Just as 2.0 worked in a completely different way to 1.0, this is very different to what I was doing with 2.0 as well. A lot of what she gave me was knowledge – about how our minds actually work, about the interaction between our physiology and emotion, and about the power of self-compassion. Now, what I’m learning is how my very earliest experiences have shaped me to become the person I am today, something that can be said for each and every one of us.
It’s been eye-opening to say the least. As far back as the pre-dbt assessments last year, the word ‘trauma’ was used in relation to my past. To be honest, that scared the shit out of me, because at that point I associated trauma with a major event, something that would be traumatic for an adult. What I’ve come to realise is that needn’t be the case at all. Trauma for children can be something that wouldn’t even register on an adult’s radar. I see it with my own kids all the time – they get absolutely overwhelmed by something seemingly inconsequential. I have two choices in responding to that overwhelm. I can dismiss it as being unimportant and irrational (from my adult perspective), or, I can take a step back and try and look at it from their perspective.
For example, my daughter has become quite anxious of late, and is genuinely afraid that the bridge we cross everyday to get to school will fall down while she’s in school, and I won’t be able to get to her. My initial response was to minimise it – the bridge is fine! – but that did nothing to allay her fears. The next attempt I made was to plan an alternate route to the school, so in the event that the bridge did actually fall down, I’d still be able to get to her. That helped a little but not quite enough. Then last week, I noticed that the crack that was the source of all this angst was in fact the result of road repairs, where the tarmac had been relaid, so on the way home I stopped to show it to her, and explained that it meant the bridge was actually stronger than before. Her little face lit up. She got it.
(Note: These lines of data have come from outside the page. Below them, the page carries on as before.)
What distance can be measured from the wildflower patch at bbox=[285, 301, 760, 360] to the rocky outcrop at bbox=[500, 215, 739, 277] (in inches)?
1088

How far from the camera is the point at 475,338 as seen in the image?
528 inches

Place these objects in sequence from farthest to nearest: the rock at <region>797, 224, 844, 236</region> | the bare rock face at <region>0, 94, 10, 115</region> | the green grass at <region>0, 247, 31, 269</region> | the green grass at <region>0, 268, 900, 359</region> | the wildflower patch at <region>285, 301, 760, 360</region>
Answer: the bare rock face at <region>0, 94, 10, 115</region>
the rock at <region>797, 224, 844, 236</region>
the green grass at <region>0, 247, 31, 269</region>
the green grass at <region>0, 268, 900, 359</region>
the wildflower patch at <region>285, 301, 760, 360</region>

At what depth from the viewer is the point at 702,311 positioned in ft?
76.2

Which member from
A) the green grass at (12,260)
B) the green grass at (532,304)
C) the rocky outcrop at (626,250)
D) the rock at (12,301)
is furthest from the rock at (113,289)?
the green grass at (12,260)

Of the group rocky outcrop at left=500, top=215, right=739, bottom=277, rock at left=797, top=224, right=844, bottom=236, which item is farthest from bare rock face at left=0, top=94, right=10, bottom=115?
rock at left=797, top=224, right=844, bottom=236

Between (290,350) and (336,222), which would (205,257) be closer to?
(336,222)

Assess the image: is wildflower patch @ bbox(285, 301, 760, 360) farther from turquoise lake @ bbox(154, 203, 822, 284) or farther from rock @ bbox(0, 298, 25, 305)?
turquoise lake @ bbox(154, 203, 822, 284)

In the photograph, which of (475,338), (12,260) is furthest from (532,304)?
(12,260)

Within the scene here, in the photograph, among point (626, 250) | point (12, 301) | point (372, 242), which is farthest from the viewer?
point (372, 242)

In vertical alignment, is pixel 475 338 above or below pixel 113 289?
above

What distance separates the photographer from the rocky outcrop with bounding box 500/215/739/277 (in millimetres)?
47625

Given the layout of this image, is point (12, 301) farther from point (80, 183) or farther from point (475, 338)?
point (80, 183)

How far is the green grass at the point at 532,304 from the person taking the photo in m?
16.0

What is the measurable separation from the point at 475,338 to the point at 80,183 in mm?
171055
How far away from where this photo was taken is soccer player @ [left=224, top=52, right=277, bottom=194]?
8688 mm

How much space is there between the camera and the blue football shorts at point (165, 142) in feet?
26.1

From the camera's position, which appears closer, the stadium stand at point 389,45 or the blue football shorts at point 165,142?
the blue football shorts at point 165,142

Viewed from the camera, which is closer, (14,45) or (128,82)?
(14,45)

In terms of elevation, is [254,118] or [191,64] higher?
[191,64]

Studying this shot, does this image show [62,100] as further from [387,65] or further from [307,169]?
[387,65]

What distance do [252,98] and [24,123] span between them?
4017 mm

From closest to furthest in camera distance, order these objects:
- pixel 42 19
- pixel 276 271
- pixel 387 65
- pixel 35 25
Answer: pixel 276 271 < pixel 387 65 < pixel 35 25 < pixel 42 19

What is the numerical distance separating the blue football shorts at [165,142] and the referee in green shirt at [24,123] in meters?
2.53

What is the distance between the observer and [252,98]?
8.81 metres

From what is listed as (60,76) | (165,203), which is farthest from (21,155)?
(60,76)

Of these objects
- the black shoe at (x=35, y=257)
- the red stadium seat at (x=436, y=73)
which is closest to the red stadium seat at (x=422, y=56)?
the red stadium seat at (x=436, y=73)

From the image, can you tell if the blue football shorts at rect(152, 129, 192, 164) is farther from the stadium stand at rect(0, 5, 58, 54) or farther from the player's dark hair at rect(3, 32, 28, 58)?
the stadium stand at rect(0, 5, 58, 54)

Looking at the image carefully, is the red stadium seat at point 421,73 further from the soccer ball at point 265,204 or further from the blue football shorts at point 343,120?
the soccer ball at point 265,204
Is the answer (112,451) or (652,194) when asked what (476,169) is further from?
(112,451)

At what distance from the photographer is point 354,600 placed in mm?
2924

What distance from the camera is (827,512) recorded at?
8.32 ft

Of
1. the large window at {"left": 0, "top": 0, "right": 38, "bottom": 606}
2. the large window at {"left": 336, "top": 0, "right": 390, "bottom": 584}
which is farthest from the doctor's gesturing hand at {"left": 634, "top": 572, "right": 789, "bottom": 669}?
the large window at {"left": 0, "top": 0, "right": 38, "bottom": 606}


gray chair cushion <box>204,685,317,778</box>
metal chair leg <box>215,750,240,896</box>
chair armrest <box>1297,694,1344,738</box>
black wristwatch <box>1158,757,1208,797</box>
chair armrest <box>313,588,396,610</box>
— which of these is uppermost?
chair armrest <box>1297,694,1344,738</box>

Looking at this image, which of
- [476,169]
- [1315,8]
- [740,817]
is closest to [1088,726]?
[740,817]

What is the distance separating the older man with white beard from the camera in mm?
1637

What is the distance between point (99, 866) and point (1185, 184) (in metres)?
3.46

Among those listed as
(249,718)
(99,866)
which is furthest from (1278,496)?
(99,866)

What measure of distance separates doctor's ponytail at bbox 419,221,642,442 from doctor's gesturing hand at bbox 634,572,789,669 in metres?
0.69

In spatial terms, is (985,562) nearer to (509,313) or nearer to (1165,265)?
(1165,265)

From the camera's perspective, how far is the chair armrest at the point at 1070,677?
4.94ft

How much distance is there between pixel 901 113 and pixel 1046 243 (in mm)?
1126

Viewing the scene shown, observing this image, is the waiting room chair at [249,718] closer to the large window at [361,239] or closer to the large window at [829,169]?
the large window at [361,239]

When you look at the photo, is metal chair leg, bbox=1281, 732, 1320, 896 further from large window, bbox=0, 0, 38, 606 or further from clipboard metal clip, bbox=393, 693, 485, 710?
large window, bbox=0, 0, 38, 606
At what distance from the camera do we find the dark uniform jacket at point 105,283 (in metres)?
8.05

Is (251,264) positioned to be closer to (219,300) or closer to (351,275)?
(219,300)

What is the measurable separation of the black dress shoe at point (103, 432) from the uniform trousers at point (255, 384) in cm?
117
This has genuinely been causing her anxiety for weeks. How many other times has she, or my boy, been anxious or scared of something that didn’t make any sense to me? How many times have I potentially missed the opportunity to help her work through something that is bothering her?
This is what’s at the crux of what I’m doing with Therapist 3.0. I’m looking back, and I’m trying to find whatever it was, be it just one event or more than one, that has been influencing my thoughts and behaviour all these years. And how do I do this? By letting myself think. By stopping the constant flow of distraction, worthy or otherwise, and just letting me brain do the work it needs to do. Honestly, the hardest part in all of this so far has been getting my head around it.
Therapist 1.0 carried me through years of crises. Therapist 2.0 gave me knowledge that has literally changed my entire outlook on the world. And Therapist 3.0? He’s helping me find the answers that will free me.